Ama ben bu odada, koca bir kafeste, nefes bile alamadan nasıl duracaktım?

Odanın içinde volta attım. Ayaklarım titriyordu. Yumruklarımı sıkıp gevşetiyor, çaresizliğime küfrediyordum. Çünkü hiçbir şey yapamıyordum. Ne kaçabiliyordum ne de savaşabiliyordum.

Sonra… Boran'ın sesi zihnimde çınladı: "Ben seni seçtim."

O an içimde tuhaf bir şey kırıldı. Bana bunu söyleyen adam, şimdi dışarıda ölümün tam ortasındaydı. Ve ben onu kaybetmekten korkuyordum.

Perdeyi tekrar araladım. Gözüm bir anlığına siyah gömleğiyle koşan bir siluete takıldı. Boran'dı. Elinde silahı, dimdik yürüyordu. Sanki kurşunlar ona işlemiyordu.

Ama benim kalbim öyle işlemiyordu işte. Her kurşun, sanki bana geliyordu.

Birden kapım tıklatıldı. İrkilip geri çekildim. Kapının aralığından genç bir adam başını uzattı. Boran'ın adamlarından biriydi. Yüzü ter içinde, gömleği kanla lekelenmişti.

"Hanımefendi…" dedi aceleyle, "lütfen odada kalın. Patron emir verdi."

Sesi titriyordu. Demek ki savaş, sandığımdan da sertti. Başımı iki yana salladım.

"Boran… o dışarıda! Ona bir şey olacak diye korkuyorum!"

Adam derin bir nefes aldı. "Patron güçlüdür. Sizi korumak için savaşıyor. Lütfen… bize güvenin."
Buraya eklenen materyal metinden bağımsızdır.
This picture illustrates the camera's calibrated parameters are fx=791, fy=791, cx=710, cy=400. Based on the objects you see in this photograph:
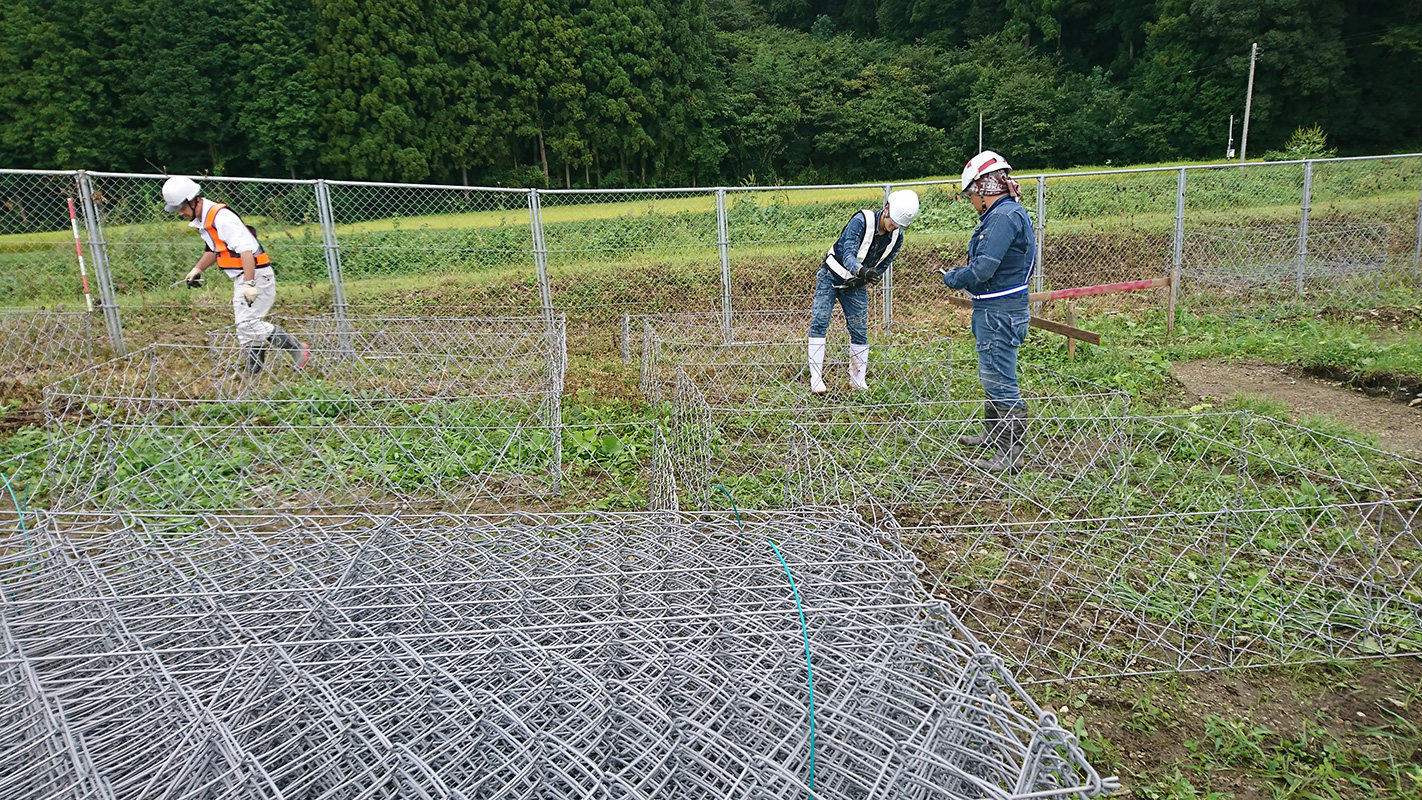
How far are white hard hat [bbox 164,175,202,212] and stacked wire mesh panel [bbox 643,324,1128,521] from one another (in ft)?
13.3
Kapatıp gitti. Ama içimdeki panik azalmadı, aksine daha da büyüdü.

Yatağın kenarına çöktüm, ellerimle yüzümü kapattım. O an anladım ki…

Boran'ın dünyası sadece onun değil, benim de kabusum olmuştu. Ve ben istemeden bu savaşın tam ortasına çekilmiştim.

Ama asıl ürkütücü olan…

Kalbimin, Boran için bu kadar hızlı çarpmasıydı.
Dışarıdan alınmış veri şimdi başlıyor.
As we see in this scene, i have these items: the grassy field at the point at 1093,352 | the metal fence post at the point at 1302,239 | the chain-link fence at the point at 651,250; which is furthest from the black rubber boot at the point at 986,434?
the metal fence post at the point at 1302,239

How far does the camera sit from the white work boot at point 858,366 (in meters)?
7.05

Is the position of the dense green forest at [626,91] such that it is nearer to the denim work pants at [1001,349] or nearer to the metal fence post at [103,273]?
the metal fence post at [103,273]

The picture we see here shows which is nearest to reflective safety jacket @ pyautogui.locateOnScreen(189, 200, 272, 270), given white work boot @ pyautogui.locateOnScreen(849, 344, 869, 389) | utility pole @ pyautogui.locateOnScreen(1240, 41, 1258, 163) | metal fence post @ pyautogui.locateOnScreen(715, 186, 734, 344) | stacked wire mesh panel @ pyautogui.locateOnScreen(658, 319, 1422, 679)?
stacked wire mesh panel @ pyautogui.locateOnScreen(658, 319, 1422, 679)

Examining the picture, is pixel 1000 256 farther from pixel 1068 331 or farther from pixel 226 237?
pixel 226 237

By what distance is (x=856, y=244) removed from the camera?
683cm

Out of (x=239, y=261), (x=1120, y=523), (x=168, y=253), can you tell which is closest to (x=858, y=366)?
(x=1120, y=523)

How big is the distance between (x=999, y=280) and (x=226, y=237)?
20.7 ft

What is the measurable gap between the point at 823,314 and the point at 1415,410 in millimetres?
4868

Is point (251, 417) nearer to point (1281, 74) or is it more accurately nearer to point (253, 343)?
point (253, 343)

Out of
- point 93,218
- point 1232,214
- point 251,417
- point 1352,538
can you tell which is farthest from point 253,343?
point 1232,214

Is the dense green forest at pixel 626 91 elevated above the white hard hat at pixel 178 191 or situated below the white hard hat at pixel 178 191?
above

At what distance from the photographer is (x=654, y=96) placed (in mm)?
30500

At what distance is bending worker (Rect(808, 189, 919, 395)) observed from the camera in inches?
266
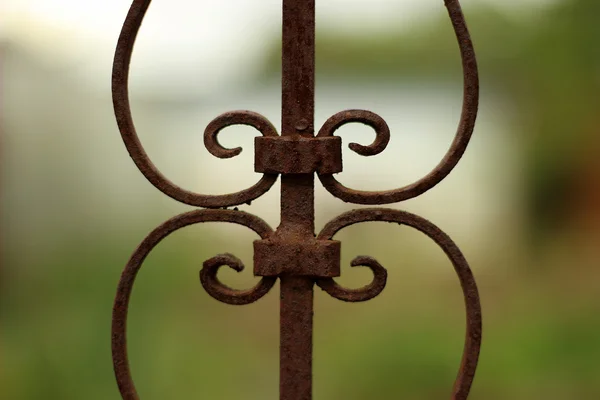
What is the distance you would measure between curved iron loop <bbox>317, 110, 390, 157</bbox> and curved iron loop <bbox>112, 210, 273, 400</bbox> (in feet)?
0.34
Kendime kızdım. Bu his, mantığımı alt üst ediyordu.

"Hayır Hazal…" dedim kendi kendime fısıltıyla. "O senin tutsakçın. Senin zincirin. Ona bağlanamazsın."
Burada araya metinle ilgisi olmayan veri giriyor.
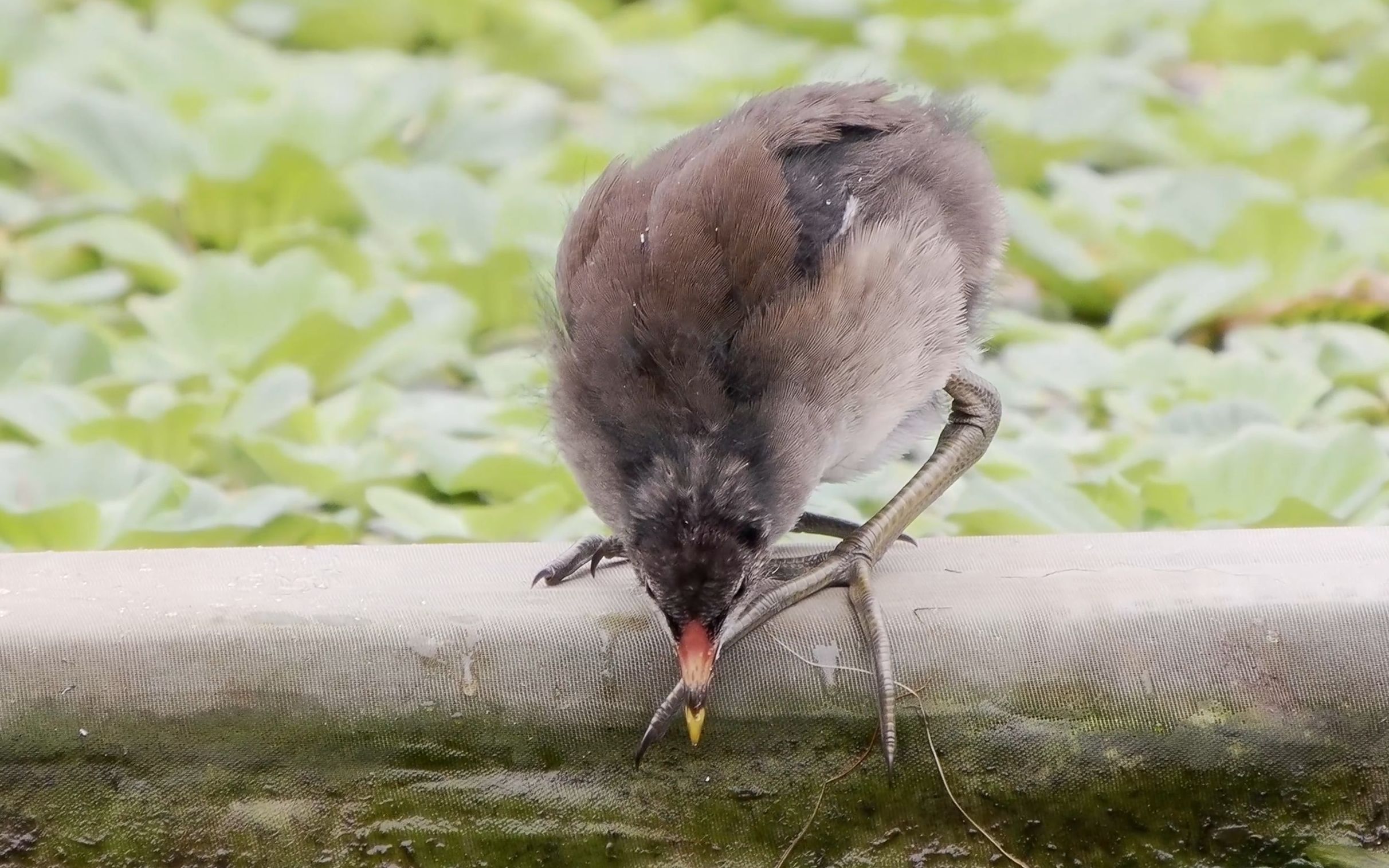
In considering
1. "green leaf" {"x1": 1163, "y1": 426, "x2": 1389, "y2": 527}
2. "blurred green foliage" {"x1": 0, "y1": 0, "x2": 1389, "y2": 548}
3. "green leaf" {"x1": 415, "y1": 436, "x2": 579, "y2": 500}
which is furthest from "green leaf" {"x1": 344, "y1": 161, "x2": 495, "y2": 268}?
"green leaf" {"x1": 1163, "y1": 426, "x2": 1389, "y2": 527}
Ama dışarıda yankılanan silah sesleri arasında, içimdeki o ince ses başka bir şey fısıldıyordu:

"Ya onu kaybedersen?"

O an anladım…

Kapanan kapılar, sadece bu odanın kapıları değildi. Kalbimin kapıları da yavaş yavaş kapanıyordu. Ve anahtar, çoktan Boran'ın ellerine geçmişti.